Update the records below by changing every occurrence of "bird's wing" to "outstretched wing", and leave all other text unchanged.

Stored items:
= = =

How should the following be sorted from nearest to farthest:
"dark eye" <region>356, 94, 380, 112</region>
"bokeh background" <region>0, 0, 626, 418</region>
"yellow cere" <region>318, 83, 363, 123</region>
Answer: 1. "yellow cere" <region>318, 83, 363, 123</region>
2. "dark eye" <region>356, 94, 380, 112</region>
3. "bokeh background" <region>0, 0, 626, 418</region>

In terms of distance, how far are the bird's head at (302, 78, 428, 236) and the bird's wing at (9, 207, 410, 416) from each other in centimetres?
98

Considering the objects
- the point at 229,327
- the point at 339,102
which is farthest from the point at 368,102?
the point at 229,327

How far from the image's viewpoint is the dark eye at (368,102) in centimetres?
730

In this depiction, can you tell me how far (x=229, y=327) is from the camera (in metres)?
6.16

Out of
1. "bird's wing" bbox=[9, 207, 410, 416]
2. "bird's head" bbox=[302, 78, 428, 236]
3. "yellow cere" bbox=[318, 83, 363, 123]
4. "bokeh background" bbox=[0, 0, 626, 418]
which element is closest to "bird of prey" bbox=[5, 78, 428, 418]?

= = =

_Complete answer_
How should the following be sorted from nearest to farthest:
"dark eye" <region>356, 94, 380, 112</region>
"bokeh background" <region>0, 0, 626, 418</region>
"yellow cere" <region>318, 83, 363, 123</region>
Answer: 1. "yellow cere" <region>318, 83, 363, 123</region>
2. "dark eye" <region>356, 94, 380, 112</region>
3. "bokeh background" <region>0, 0, 626, 418</region>

In terms of distance, how far are the bird's head at (302, 78, 428, 236) and the outstretched wing at (9, 207, 410, 416) from each other in centimetres?
98

Considering the objects
- the point at 229,327
- the point at 339,102
which is farthest from the point at 368,102?
the point at 229,327

How far from the image's viewpoint is the dark eye at (368,102) in centimetres?
730

In this depiction, can you tell me how far (x=229, y=327) is from the camera (in metres)?
6.16

Out of
1. "outstretched wing" bbox=[9, 207, 410, 416]
2. "bird's head" bbox=[302, 78, 428, 236]
3. "yellow cere" bbox=[318, 83, 363, 123]
4. "bokeh background" bbox=[0, 0, 626, 418]
which element is closest to "bird of prey" bbox=[5, 78, 428, 418]?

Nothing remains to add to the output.